── INTERVIEWAUSZUG ──

BSZ Nun zu Ihrem Projekt „City of Wood“. Wie sind Sie darauf gekommen, in Bad Aibling eine Stadt aus Holz zu bauen? Und warum ausgerechnet Holz als Baustoff?
Böhm Wir haben 2005 das Areal gekauft. Da unsere Kunden die großen Wohnimmobilienbesitzer sind, haben wir in diesem Zusammenhang auch Quartiere gesehen, die einem Ghetto gleichkamen. Da kam uns die Idee, zu zeigen, dass es auch anders geht. Zudem macht es ab einer gewissen Unternehmensgröße Sinn, offen sichtbar zu machen, was man selber tut. Das dient dem Kerngeschäft. B & O ergriff daher die Chance, sich auf dem 70 Hektar großen Areal eine unternehmerische Heimat zu bauen und zu zeigen, wie Wohnungsbau auch gehen könnte.
BSZ Und warum aus Holz?
Böhm Oberbayern ist ein Holz- und Zimmererland, die Hochschule Rosenheim ist Holz affin. Aber darüber hinaus hatte es auch einen unternehmerischen Grund. So wie wir den Prozess bei der Wohnungsbewirtschaftung gedreht haben, meinen wir, können wir auch den Prozess am Bauen drehen, vor allem das Bauen zu industrialisieren, den Vorfertigungsgrad zu erhöhen. Bei einem vernünftigen Vorfertigungsgrad kann man pro Tag eine Etage erstellen. Insbesondere Holz eignet sich gut für die Vorfertigung. Außerdem eignet sich die Holz- beziehungsweise Holz-Hybrid-Bauweise ausgezeichnet, um Prozesse zu optimieren.
BSZ Muss es der reine, pure Holzbau sein?

───
── MATERIAL ──

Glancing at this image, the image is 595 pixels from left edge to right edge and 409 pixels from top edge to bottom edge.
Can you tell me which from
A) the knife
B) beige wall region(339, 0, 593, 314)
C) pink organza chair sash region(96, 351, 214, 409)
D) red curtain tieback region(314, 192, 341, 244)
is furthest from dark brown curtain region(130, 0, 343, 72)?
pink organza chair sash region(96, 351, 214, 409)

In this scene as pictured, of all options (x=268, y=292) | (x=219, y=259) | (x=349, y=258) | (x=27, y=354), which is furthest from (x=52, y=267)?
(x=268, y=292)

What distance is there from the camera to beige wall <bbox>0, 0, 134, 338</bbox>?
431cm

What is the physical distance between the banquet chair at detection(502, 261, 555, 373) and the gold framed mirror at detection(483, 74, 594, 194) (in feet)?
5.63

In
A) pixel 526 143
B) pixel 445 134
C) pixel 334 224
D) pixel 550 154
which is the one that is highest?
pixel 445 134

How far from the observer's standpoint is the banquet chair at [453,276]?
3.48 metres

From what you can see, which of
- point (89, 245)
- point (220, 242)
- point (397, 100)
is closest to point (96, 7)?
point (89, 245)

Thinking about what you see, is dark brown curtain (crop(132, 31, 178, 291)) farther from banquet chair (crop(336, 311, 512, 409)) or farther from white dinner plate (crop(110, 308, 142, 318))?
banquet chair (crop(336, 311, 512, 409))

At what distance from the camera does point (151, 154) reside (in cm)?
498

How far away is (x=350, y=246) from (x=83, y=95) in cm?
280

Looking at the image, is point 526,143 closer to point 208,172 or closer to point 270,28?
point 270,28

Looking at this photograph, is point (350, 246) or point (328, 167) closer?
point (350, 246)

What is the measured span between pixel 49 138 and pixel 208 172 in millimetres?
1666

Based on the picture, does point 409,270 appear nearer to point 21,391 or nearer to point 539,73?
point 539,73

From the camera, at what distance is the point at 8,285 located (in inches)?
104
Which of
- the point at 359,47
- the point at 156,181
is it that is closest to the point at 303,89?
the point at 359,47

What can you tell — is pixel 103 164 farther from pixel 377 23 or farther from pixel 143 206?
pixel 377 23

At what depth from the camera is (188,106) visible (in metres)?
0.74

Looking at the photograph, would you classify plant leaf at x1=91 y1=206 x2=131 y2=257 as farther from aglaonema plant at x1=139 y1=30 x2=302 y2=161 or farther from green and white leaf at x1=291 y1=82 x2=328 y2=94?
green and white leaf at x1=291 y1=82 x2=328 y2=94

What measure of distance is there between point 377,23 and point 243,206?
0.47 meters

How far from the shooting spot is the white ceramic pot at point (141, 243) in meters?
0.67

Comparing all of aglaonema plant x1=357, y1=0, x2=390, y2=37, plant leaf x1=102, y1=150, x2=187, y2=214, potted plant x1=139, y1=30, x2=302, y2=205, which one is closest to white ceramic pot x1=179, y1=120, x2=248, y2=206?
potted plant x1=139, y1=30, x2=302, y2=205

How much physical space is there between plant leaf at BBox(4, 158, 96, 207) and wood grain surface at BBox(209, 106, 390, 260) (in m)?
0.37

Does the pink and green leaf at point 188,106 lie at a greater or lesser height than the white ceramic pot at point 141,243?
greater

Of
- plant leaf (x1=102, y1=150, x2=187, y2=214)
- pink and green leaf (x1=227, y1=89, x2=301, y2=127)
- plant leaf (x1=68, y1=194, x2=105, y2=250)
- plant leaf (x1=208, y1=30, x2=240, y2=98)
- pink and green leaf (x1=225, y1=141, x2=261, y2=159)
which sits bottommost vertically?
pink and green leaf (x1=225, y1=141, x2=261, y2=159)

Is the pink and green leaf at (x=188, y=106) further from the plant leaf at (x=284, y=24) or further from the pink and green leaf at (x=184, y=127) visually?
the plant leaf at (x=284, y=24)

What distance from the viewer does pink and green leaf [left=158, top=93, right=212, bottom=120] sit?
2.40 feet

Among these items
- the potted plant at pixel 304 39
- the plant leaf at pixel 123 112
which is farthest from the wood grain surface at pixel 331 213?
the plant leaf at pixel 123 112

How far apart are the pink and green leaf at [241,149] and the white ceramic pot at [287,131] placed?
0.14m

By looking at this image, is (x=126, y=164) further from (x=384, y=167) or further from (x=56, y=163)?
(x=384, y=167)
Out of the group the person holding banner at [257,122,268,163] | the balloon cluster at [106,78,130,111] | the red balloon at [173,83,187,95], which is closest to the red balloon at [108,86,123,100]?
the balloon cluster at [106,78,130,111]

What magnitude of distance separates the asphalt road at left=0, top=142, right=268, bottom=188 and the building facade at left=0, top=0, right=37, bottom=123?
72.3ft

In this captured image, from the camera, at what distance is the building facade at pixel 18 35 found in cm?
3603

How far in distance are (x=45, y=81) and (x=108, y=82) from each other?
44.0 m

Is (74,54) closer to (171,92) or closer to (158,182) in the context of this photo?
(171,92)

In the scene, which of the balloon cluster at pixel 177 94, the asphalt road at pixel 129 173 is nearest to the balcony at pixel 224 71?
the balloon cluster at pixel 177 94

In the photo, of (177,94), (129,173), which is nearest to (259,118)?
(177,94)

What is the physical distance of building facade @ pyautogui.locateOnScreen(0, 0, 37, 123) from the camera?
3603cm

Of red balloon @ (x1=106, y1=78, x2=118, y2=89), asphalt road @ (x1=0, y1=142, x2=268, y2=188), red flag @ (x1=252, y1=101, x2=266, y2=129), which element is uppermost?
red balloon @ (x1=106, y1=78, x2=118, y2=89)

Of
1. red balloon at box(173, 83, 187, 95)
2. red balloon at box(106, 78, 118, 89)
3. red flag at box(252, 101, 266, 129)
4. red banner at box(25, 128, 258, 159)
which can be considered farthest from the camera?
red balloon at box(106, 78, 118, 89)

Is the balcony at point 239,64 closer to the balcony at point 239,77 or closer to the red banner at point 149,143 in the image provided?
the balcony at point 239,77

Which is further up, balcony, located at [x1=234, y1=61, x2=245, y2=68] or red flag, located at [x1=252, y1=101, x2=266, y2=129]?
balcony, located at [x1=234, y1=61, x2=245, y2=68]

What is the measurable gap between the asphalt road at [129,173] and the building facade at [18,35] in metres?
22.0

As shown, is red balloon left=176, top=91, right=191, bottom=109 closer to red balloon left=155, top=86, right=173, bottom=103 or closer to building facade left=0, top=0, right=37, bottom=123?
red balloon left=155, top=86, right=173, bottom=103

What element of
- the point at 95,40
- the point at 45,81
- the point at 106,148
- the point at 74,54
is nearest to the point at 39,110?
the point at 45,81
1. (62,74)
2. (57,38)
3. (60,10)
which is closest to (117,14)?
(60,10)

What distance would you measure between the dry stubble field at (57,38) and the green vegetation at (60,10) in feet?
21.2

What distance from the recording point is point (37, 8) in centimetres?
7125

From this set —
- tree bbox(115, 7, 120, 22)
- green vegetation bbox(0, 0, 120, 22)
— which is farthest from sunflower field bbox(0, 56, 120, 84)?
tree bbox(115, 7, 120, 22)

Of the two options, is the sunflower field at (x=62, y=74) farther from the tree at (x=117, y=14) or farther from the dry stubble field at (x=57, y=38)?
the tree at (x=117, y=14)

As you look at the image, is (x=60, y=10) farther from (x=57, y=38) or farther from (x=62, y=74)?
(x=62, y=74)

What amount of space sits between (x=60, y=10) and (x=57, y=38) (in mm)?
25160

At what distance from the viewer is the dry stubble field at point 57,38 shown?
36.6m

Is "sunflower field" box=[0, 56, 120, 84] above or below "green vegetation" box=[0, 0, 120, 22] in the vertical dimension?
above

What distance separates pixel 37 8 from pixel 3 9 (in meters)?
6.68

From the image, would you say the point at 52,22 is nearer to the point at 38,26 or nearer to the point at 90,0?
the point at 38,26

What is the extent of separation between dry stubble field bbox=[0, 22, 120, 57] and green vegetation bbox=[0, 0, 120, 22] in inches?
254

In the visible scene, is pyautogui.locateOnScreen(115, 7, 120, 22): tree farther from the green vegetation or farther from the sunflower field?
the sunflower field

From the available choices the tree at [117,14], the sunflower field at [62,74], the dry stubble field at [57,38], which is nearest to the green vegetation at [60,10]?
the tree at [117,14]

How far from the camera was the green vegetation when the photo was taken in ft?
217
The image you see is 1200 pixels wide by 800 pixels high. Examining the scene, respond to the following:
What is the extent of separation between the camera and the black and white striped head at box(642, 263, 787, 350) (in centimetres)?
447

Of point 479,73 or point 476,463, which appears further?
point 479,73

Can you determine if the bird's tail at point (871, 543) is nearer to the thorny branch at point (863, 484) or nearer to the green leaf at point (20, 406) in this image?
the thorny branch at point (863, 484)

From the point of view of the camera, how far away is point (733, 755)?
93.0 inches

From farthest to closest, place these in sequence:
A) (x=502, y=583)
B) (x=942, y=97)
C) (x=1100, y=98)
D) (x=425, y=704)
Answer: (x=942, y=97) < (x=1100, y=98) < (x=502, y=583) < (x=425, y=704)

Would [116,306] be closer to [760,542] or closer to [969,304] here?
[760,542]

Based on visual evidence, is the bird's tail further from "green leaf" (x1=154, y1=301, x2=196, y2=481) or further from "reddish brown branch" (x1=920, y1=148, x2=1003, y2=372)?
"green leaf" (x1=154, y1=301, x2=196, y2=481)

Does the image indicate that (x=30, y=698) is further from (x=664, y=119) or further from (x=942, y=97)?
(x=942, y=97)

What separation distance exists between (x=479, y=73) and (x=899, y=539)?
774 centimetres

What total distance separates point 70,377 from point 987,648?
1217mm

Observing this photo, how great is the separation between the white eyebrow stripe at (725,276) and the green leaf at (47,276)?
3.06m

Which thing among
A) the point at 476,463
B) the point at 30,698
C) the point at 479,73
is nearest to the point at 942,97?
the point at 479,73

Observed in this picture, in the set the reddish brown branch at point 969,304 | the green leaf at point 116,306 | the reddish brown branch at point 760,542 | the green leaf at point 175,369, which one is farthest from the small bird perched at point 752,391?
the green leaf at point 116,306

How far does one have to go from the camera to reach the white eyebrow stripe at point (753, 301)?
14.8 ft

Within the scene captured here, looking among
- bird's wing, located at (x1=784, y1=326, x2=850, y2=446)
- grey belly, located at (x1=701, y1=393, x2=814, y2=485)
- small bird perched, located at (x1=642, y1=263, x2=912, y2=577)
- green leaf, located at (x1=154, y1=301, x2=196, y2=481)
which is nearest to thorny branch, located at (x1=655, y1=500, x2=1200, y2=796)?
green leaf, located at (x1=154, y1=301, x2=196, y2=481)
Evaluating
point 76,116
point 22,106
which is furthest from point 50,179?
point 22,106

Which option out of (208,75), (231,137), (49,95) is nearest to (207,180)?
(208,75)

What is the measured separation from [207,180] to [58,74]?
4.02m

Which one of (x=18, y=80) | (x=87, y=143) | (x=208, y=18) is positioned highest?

───

- AUFGABEN
(A) Fassen Sie den Interviewauszug in zwei Sätzen zusammen.
(B) Schreiben Sie aus dem Interviewauszug den Abschnitt von „BSZ Und warum“ bis einschließlich „pure Holzbau sein?“ ab.
(C) Wie groß ist das Areal, das laut dem Interviewauszug in Bad Aibling bebaut wird?
Die Auflistung spielt hierfür keine Rolle.

- LÖSUNGEN
(A) B & O kaufte 2005 das Areal in Bad Aibling, weil das Unternehmen nach Erfahrungen mit ghettoähnlichen Quartieren zeigen wollte, wie Wohnungsbau auch gehen könnte. Holz wurde gewählt, weil Oberbayern ein Holz- und Zimmererland ist und sich Holz gut für die Vorfertigung eignet, mit der das Bauen industrialisiert werden soll.

(B)
BSZ Und warum aus Holz?
Böhm Oberbayern ist ein Holz- und Zimmererland, die Hochschule Rosenheim ist Holz affin. Aber darüber hinaus hatte es auch einen unternehmerischen Grund. So wie wir den Prozess bei der Wohnungsbewirtschaftung gedreht haben, meinen wir, können wir auch den Prozess am Bauen drehen, vor allem das Bauen zu industrialisieren, den Vorfertigungsgrad zu erhöhen. Bei einem vernünftigen Vorfertigungsgrad kann man pro Tag eine Etage erstellen. Insbesondere Holz eignet sich gut für die Vorfertigung. Außerdem eignet sich die Holz- beziehungsweise Holz-Hybrid-Bauweise ausgezeichnet, um Prozesse zu optimieren.
BSZ Muss es der reine, pure Holzbau sein?

(C) 70 Hektar.